Chaque année ou presque, une nouvelle étude sonne l’alarme : les Français lisent de moins en moins. La dernière en date menée par Ipsos pour le CNL confirme la tendance : la lecture est en recul, concurrencée par les écrans, battue par les notifications, reléguée derrière les séries et les « scrolls » sans fin.
Faut-il s’en désoler ? Sans doute. Mais surtout il est temps d’agir. On ne peut pas croire sérieusement que des millions de personnes n’aiment plus lire. C’est une question de temps de cerveau disponible, mais aussi de méthode pour amener les Français à la lecture. Dès lors il est urgent d’adopter une posture plus combattive et d’inventer une manière nouvelle de donner à tous envie de lire.
Pendant que la lecture décline, l’écriture, son activité sœur, suscite elle un engouement inédit. Une étude Odoxa pour Le Figaro littéraire révèle que près de 12 millions de Français rêvent d’écrire un livre. Ce chiffre est impressionnant, mais pas si surprenant. Écrire est une discipline stimulante et valorisante. Celui qui s’y adonne est acteur de sa pratique : il imagine un univers, une histoire qui invente des personnages, s’amuse avec les mots, les phrases et la langue. La liberté de création y est absolue et le plus souvent ceux qui y goûtent ne s’en passent plus.
De plus l’écriture créative a mille vertus : elle stimule l’imagination et la créativité, enrichit le vocabulaire, améliore l’orthographe, développe la culture générale. Elle donne confiance, elle rend fier. Elle fait du bien. Et surtout l’écriture pousse à la lecture. L’immense majorité des écrivains même amateurs sont des grands lecteurs. Ils aiment aller voir comment font les autres. Ils prennent le temps de se pencher sur les textes des grands auteurs, de s’interroger sur leur construction et leur style. C’est mécanique : écrire pousse à lire.
Pourtant l’écriture créative reste le parent pauvre des pratiques artistiques. Contrairement au théâtre, à la musique ou aux arts plastiques, les ateliers et les cours d’écriture sont encore trop rares (ou beaucoup trop chers). Il est donc grand temps de développer beaucoup plus largement cette pratique artistique : à l’école où il est nécessaire de proposer du primaire au lycée des options consacrées à l’écriture créative. Au niveau local où il serait bon d’organiser davantage de stages de concours d’écriture ou de nouvelles et de rencontres avec des romanciers, des dramaturges, des poètes ou des éditeurs. Dans les entreprises où il est possible de mettre l’écriture au centre des activités extra-professionnelles. Dans les médias du service public où les contenus sur l’écriture sont trop inexistants. Au niveau national où il serait intéressant de lancer une grande campagne de sensibilisation et d’organiser une vraie fête de l’écriture.

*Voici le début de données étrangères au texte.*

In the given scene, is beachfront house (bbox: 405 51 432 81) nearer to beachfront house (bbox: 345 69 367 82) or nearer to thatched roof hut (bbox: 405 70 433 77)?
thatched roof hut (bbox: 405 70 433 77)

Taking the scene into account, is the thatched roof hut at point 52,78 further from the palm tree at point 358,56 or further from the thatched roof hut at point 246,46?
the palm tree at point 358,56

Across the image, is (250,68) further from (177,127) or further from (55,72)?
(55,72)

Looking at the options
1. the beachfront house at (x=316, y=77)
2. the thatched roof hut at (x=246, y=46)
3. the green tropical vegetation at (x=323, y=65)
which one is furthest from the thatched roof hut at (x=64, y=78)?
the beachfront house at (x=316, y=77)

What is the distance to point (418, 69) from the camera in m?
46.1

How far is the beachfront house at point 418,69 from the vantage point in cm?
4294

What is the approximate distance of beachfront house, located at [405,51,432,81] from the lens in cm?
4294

Le monde l’édition doit lui aussi prendre sa part dans ce combat pour l’écriture. Il nous faut être davantage ouvert aux apprentis écrivains qui trop souvent se sentent peu considérés par les éditeurs auxquels ils s’adressent.
La lecture est en perte de vitesse, l’écriture est en plein essor : utilisons la seconde pour réconcilier les Français avec la première. Et gardons à l’esprit que promouvoir l’écriture, c’est soutenir la lecture autrement. C’est rallumer l’étincelle par le feu de la création. C’est remettre les livres au centre de la vie des Français.
(*) Timothé Guillotin a cofondé les éditions Novice en 2019 à l’âge de 23 ans avec lesquels il a lancé un concept original et audacieux : le prix du roman non publié. En parallèle, les éditions Novice proposent des essais sur les méthodes d’écriture et le monde des lettres afin d’accompagner les apprentis auteurs dans leurs projets littéraires.